The institute said re-excavation would restore water flow and reduce waterlogging in some areas but warned that without assured connectivity between drains, canals and rivers, and without regular desiltation, excavated canals risk becoming clogged again within a short period.

BIP drew attention to findings from a 2024 study showing that Dhaka lost approximately 69 percent of its wetlands between 1990 and 2020. During the same period, land surface temperatures rose by between 3.44°C and 9.35°C, most sharply in areas where wetlands had disappeared fastest.

Without protective measures, the study projected that between 74 and 90 percent of Dhaka’s remaining wetlands could be lost by 2050.

BIP called for wetland conservation zones, ecological buffer strips along canal banks, prohibition of illegal structures and mandatory blue-green network requirements in urban planning regulations.

Citing an ActionAid Bangladesh initiative in Badokhali Beel in Barguna, BIP noted that community-led re-excavation of a three-kilometre canal restored natural water flow, increased crop and vegetable production, and helped farmers and fishermen recover their livelihoods, demonstrating that participatory implementation yields more sustainable results.

In the drought-prone Barind region of northwest Bangladesh, BIP referenced a research, showing that re-excavated canals, ponds and wetlands could support Managed Aquifer Recharge, a method of directing surplus rainwater or treated wastewater into the ground to replenish depleted underground aquifers.

BIP warned that re-excavation without simultaneous action on pollution would be self-defeating.
Uncontrolled solid waste, domestic sewage and industrial effluent discharge would rapidly degrade water quality in restored canals, triggering eutrophication, a process where excess nutrients cause unchecked algal growth, depleting oxygen and killing aquatic life.

The institute said re-excavation must be accompanied by functional sewage treatment plants, effluent treatment plants, solid waste collection systems and strict enforcement against direct discharge into waterways.

BIP identified five structural weaknesses undermining current efforts: the absence of a coordinated national water body plan; recurring re-encroachment after excavation; unclear long-term maintenance funding and accountability; weak coordination among water development, local government, urban development, environment, agriculture, fisheries and planning agencies; and inadequate linkage between re-excavation programmes and frameworks such as the Bangladesh Delta Plan 2100 and the National Adaptation Plan 2023-2050.
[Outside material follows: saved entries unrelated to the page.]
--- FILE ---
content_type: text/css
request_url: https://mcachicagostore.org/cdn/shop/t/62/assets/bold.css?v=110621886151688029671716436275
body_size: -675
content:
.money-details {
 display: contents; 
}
“Unless these limitations are addressed, the canal re-excavation programme will generate short-term public optimism but will not deliver the results the country needs,” BIP cautioned.

BIP put forward an eleven-point recommendation calling for: a national water resource plan mapping all rivers, canals, beels, wetlands and drainage corridors; river-basin-based planning integrating upstream-downstream and urban-rural linkages; GIS, remote sensing and LiDAR-based digital monitoring; mandatory alignment with the Bangladesh Delta Plan 2100 and NAP 2023-2050; parallel rollout of sewage and waste management infrastructure; environmental impact assessments and soil quality testing for all projects; ecological buffer zones and biodiversity corridors along canal banks; community-based management involving farmers, fishers and local residents; designated maintenance funding and citizen reporting systems; professional planners’ involvement in technical oversight; and strict enforcement against re-encroachment.

BIP said it stands ready to provide technical assistance, policy advisory support, spatial planning frameworks, GIS and remote sensing-based analysis, stakeholder consultation and monitoring framework development.

Water management is not merely an engineering matter, it encompasses land use, environment, society, economics, livelihoods and administrative coordination,” the institute said.

It called on the government to reframe the canal re-excavation programme as a broader national initiative for waterway restoration and spatial planning.